Microsoft stellt sein Natal-Projekt vor 
Montag, den 15. Juni 2009 um 10:31 Uhr
Projekt Natal - Milo Scene Screenshot Wird das Bild des Computerspielers, der mit einer Tüte Chips in der einen und  dem Joystick in der anderen Hand, schlapp auf seiner Couch vor dem Bildschirm hängt, vielleicht bald der Vergangenheit angehören? 

Seit Nintendo 2006 mit Wii und Wiimote heraus kam, sind die Spieler auf der ganzen Welt deutlich aktiver geworden und fangen an, mit der Remote Control in der Hand, mit seltsamen weit ausholenden Bewegungen ihrer Hände und Füsse vor ihren Bildschirmen herumzufuchteln.



Vom gesundheitlichen Aspekt her sind diese Wii-Freiübungen beim virtuellen Tennisspiel etc. bestimmt keine schlechte Sache.
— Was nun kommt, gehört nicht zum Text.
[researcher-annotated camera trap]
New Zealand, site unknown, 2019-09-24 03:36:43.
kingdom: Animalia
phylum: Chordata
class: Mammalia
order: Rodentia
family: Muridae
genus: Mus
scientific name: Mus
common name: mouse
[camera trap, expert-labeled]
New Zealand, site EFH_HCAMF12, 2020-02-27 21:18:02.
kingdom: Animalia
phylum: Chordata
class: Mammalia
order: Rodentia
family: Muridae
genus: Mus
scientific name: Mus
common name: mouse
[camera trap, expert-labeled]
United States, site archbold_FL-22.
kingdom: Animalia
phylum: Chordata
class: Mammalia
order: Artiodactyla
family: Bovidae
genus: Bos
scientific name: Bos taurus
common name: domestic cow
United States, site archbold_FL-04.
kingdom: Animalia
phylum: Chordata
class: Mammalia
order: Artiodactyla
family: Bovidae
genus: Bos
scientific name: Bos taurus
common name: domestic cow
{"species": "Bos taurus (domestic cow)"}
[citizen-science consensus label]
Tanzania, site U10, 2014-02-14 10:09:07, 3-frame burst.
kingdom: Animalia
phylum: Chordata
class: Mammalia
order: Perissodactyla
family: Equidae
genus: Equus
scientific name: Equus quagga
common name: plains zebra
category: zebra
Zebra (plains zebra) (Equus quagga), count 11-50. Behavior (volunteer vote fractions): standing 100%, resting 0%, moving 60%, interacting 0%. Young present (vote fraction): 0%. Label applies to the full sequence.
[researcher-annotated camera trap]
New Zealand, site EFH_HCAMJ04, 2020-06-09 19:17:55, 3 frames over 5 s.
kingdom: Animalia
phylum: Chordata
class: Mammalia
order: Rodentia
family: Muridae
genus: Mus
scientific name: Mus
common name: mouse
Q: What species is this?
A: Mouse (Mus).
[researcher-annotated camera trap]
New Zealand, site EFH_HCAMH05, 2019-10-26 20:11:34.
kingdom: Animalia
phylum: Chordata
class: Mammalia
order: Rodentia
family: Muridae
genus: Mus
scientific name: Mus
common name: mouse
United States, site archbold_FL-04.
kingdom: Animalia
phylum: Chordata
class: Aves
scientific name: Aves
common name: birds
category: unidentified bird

Und auch geschäftlich ist Wii ein Erfolg für den Hersteller, wie die Verkaufszahlen von Nintendo in den letzten Jahren beweisen, denn Wii avancierte inzwischen zur meistverkauften Spielekonsole weltweit.

Doch die technische Entwicklung ist damit natürlich noch keinesfalls beendet, denn auch der Wettbewerber Microsoft arbeitete in den letzten Jahren intensiv und erfolgreich an neuen intelligenten Interface-Technologien. Ergebnis ist das Natal Projekt.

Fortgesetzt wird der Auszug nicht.